Secteur

C’est en abolissant le délit de coalition que la loi Ollivier de 1864 a rendu possible le développement des corps intermédiaires. Ce texte de liberté a permis la création de nombreuses institutions qui ont parié sur la démocratie représentative pour :

  • canaliser les conflits sociaux (loi de 1884) ;
  • structurer l’action collective (loi de 1901) ;
  • réguler l’économie (à partir de 1929)…
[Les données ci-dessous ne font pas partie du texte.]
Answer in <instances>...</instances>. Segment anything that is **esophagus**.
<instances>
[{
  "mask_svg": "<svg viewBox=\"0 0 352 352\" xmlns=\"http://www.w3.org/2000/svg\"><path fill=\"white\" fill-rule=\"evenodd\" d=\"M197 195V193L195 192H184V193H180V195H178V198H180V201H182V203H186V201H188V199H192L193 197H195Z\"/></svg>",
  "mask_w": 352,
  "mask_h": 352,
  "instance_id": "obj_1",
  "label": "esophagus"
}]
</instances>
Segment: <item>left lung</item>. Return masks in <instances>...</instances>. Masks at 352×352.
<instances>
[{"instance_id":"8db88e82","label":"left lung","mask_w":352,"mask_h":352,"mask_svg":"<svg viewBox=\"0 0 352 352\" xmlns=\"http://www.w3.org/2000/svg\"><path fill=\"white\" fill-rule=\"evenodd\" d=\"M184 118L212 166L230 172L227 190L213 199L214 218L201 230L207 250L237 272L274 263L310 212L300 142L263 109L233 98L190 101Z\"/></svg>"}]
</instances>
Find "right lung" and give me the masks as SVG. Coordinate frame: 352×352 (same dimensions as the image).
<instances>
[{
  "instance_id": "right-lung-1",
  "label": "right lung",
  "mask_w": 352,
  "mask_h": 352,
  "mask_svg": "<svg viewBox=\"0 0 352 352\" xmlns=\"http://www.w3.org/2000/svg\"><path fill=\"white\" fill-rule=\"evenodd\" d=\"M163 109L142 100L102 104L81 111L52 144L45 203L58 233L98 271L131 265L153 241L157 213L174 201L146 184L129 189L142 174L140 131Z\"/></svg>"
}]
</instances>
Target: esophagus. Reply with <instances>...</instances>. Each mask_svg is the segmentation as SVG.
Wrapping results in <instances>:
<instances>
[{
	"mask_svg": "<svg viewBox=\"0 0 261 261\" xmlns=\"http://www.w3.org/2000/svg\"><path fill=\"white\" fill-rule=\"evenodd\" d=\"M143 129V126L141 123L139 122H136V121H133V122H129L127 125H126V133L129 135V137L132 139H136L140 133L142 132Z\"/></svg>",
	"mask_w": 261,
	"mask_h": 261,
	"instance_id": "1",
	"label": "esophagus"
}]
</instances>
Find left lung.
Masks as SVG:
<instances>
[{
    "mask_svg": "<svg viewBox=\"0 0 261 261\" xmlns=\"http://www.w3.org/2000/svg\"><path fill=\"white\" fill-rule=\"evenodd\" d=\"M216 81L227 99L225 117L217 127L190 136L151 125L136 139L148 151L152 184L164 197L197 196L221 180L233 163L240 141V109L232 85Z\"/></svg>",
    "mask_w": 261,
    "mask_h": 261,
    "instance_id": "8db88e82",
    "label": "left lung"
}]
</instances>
Les organismes professionnels issus de ce long processus d’action collective contribuent aujourd’hui à :

  • aménager les territoires (institutions consulaires, juridictions, unions patronales, associations…) ;
  • structurer la division du travail (ordres, certification professionnelle, syndicats de branche, interprofessions…) ;
  • organiser les rapports sociaux (organisations professionnelles d’employeurs…) ;
  • faciliter l’innovation (centres techniques industriels, instituts techniques, sociétés d’accélération du transfert de technologie…)
  • développer les compétences (organismes collecteurs, groupements d’employeurs pour l’insertion et la qualification, organismes de formation…) ;
  • faire valoir les droits des professionnels (sociétés de perception et de répartition des droits…)
  • gérer la protection sociale (assurance chômage, organismes de sécurité sociale, institutions de prévoyance…) ;
  • construire des logements (organismes pour la participation des employeurs à l’effort de construction…) ;
  • garantir le bon fonctionnement de la concurrence (autorités administratives indépendantes…) ;
  • régler les conflits (tribunaux de commerce, conseils de prud’hommes…)
  • protéger la population (ordres, organismes de certification, d’inspection, d’évaluation, de contrôle, de vérification…)…

Force est ainsi de constater que les professions ont su constituer un tissu de structures qui font toujours œuvre « d’intérêt général ».  Leurs institutions sont maintenant confrontées à de nouveaux enjeux politiques, économiques et marketing.